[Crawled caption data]
= Beginning of Section =
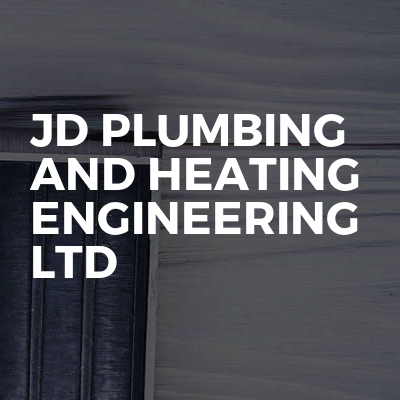 JD Plumbing and Heating engineering ltd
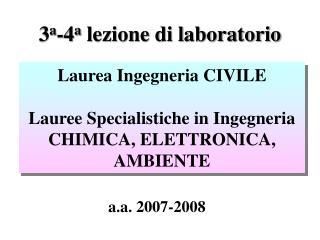 3 a -4 a  lezione di laboratorio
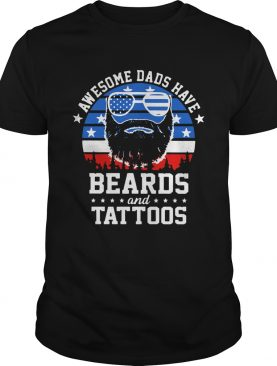 Awesome Dads Have Beards And Tattoos American Flag shirt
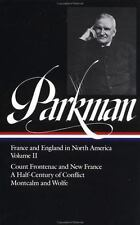 Francis Parkman : France and England in North America : Vol. 2: Count Frontenac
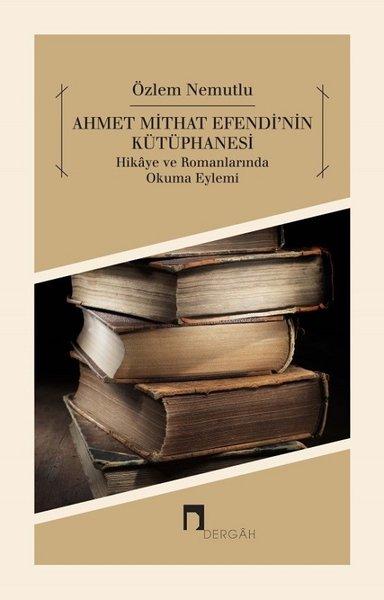 Özlem Nemutlu - Ahmet Mithat Efendi'nin Kütüphanesi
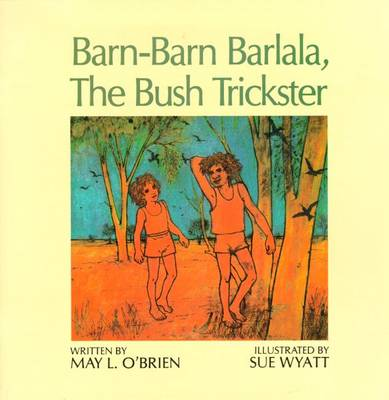 Barn-Barn Barlala, the Bush Trickster by May L. O'Brien
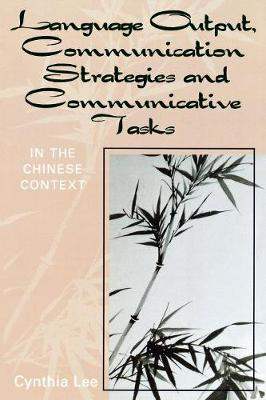 Language Output, Communication Strategies, and Communicative Tasks: In the Chinese Context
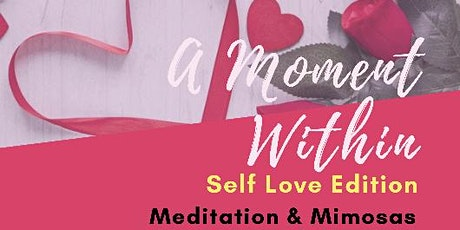 A Moment Within (Self Love Edition) tickets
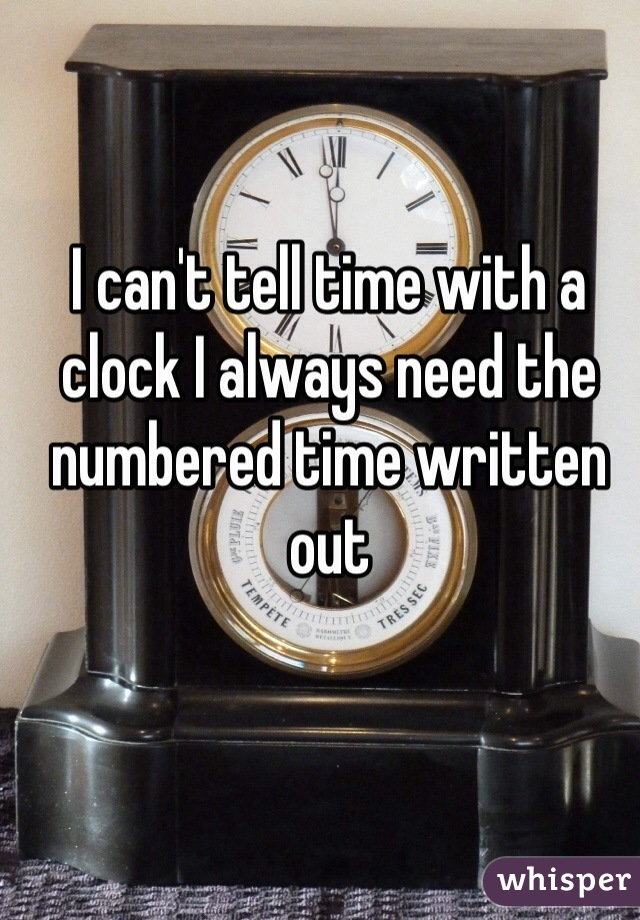 I can't tell time with a clock I always need the numbered time written out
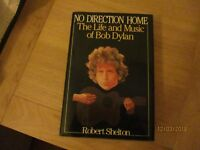 No Direction Home The Life and Music of Bob Dylan by Robert Shelton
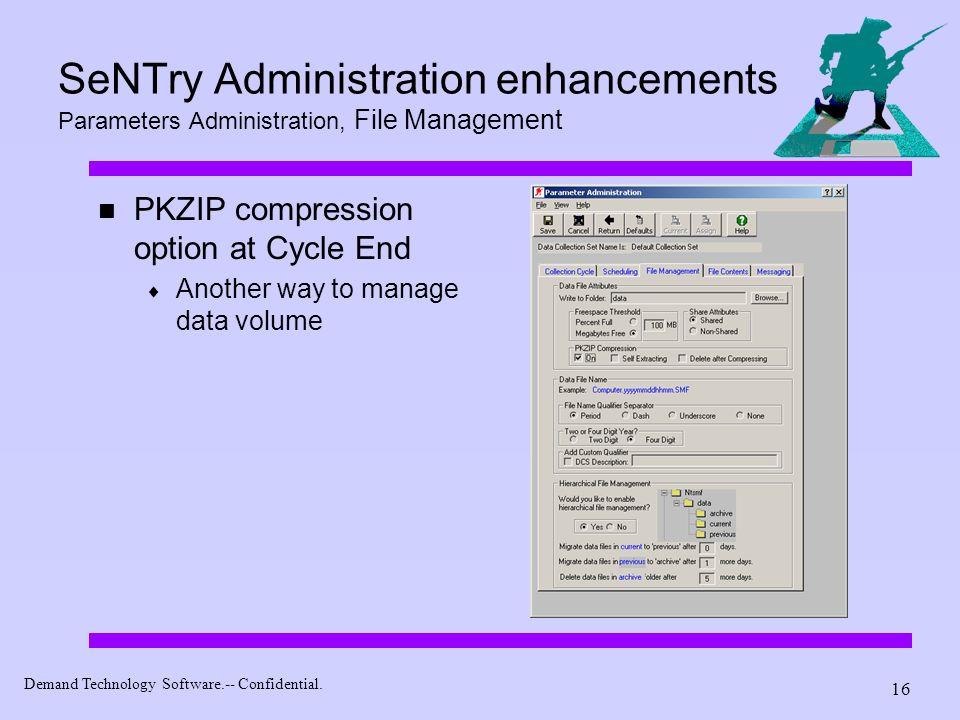 SeNTry Administration enhancements Parameters Administration, File Management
= End of Section =
■ **Task objective**: Excluding pictures, print all lines above exactly.

■ **Answer below**:
 JD Plumbing and Heating engineering ltd
 3 a -4 a  lezione di laboratorio
 Awesome Dads Have Beards And Tattoos American Flag shirt
 Francis Parkman : France and England in North America : Vol. 2: Count Frontenac
 Özlem Nemutlu - Ahmet Mithat Efendi'nin Kütüphanesi
 Barn-Barn Barlala, the Bush Trickster by May L. O'Brien
 Language Output, Communication Strategies, and Communicative Tasks: In the Chinese Context
 A Moment Within (Self Love Edition) tickets
 I can't tell time with a clock I always need the numbered time written out
 No Direction Home The Life and Music of Bob Dylan by Robert Shelton
 SeNTry Administration enhancements Parameters Administration, File Management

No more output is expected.